Rosa Nieto
Seis de la tarde, viernes
21 de agosto de 2015, el tren resopla y disminuye velocidad. Los que nos bajamos
presurosos en la estación Les Olympiades nos abrimos paso. Primer día en Paris
de mi tercer viaje. Tierra que ejerce una fuerte fascinación en mí, tal vez por
la belleza de su idioma que suena tan musical, o porque siempre tengo la
sensación de que a la vuelta de la esquina me voy a topar con una sorpresa, o quizás
sea su particular patrimonio arquitectónico que hace que me sienta en el centro
del mundo.
Estoy ansiosa. El motivo
del viaje es acompañar a mi sobrino José en su instalación en una universidad
de Cergy, un pueblo al noroeste de Paris. Desde la edad de cinco años ha sido mi
compañero de viaje, de aventuras. Jugamos futbol, buceamos en el mar, visitamos
acuarios, conocimos gran variedad de tiburones, lobos marinos y ballenas, recogimos
caracoles, comimos exóticas comidas y nos dimos largas siestas. Él me lleva de
la mano, es mi guía, habla perfecto el francés.
Agosto llega a su final,
la temperatura ha descendido, avanzo de prisa por los pasillos de la estación
sin mover casi las piernas, floto. Rostros impenetrables, silenciosos se
encargan de empujarme. Me acerco al último tramo, tomo las escaleras eléctricas
que me llevan a la superficie. Una fuerte ráfaga de viento frio se estrella contra
mi rostro, me llega un delicioso olor a choclo asado. Por segundos pierdo la
noción del tiempo y del espacio. Estoy con mis amigos por los alrededores de la
Plaza de Toros de Cali, es diciembre, salimos de toros, queremos saciar el
hambre. Las ventas ambulantes nos invitan a carne asada, empanadas y choclo
asado. Sigo avanzando por los pasillos de la estación, alcanzo la calle. Dos fornidos
muchachos negros ataviados de turbantes y mantas multicolores, en cuclillas,
ofrecen a los transeúntes, choclo asado que preparan en un rudimentario
brasero. Promocionan la venta en un idioma desconocido, no es español ni francés.

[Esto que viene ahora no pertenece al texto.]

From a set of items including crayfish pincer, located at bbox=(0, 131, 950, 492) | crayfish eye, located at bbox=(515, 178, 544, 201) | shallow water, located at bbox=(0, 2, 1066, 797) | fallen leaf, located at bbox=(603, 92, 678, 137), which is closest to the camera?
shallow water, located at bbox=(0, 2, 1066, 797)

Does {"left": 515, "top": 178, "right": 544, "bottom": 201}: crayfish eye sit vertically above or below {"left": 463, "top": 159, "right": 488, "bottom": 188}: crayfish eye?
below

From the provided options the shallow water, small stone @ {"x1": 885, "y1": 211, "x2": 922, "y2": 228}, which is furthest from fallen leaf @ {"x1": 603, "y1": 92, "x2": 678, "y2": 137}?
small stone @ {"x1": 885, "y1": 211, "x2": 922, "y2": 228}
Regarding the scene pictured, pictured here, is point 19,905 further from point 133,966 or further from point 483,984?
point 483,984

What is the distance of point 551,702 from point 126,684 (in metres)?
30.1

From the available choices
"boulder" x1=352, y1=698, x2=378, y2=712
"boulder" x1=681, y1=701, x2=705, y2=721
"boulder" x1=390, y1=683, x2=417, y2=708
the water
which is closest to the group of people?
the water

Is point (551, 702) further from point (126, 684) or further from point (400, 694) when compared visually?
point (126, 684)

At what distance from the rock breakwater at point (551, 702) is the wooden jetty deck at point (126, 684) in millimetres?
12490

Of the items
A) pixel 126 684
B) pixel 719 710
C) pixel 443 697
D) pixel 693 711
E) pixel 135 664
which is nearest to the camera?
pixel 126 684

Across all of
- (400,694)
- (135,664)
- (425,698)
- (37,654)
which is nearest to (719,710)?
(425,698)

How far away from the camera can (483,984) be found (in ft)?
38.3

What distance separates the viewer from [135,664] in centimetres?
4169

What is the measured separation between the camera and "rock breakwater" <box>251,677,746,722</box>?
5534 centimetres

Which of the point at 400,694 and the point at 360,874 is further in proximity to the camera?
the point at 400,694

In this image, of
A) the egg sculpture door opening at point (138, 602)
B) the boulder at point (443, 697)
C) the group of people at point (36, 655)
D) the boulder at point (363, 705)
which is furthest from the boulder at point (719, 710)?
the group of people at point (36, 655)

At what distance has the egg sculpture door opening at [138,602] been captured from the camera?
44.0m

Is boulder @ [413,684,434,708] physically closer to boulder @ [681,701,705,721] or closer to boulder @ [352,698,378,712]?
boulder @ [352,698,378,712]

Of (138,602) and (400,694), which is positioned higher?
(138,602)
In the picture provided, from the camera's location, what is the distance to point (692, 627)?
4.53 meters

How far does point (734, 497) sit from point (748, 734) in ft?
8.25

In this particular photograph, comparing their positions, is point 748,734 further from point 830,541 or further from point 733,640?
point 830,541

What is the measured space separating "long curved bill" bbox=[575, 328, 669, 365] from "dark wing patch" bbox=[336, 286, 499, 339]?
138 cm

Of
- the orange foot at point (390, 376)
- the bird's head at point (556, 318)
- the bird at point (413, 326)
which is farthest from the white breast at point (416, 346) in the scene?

De golpe me entero que son los primeros de los muchos nuevos visitantes que conoceré.
Llegan para quedarse en La Galia, antiguo nombre de Francia. Ya no es la que vi
hace cuatro años, ni mejor ni peor, es otro país.
Sábado 22 de agosto, hemos
adelantado varias diligencias y decidimos hacer turismo en el fin de semana. Los
compañeros de José, que llegaron antes que nosotros, lo han llamado para
hacerle algunas recomendaciones, entre otras, que las mujeres deben cuidarse de
cruzar la mirada con algún extranjero, pues para algunas culturas orientales el
mirarse a los ojos es una clara invitación sexual. No podía creer lo que oía, solté
la carcajada y al segundo se me olvidó. Cuando subimos al metro mi sobrino me
daba puntapiés cada vez que mi curiosidad se iba detrás de algún transeúnte.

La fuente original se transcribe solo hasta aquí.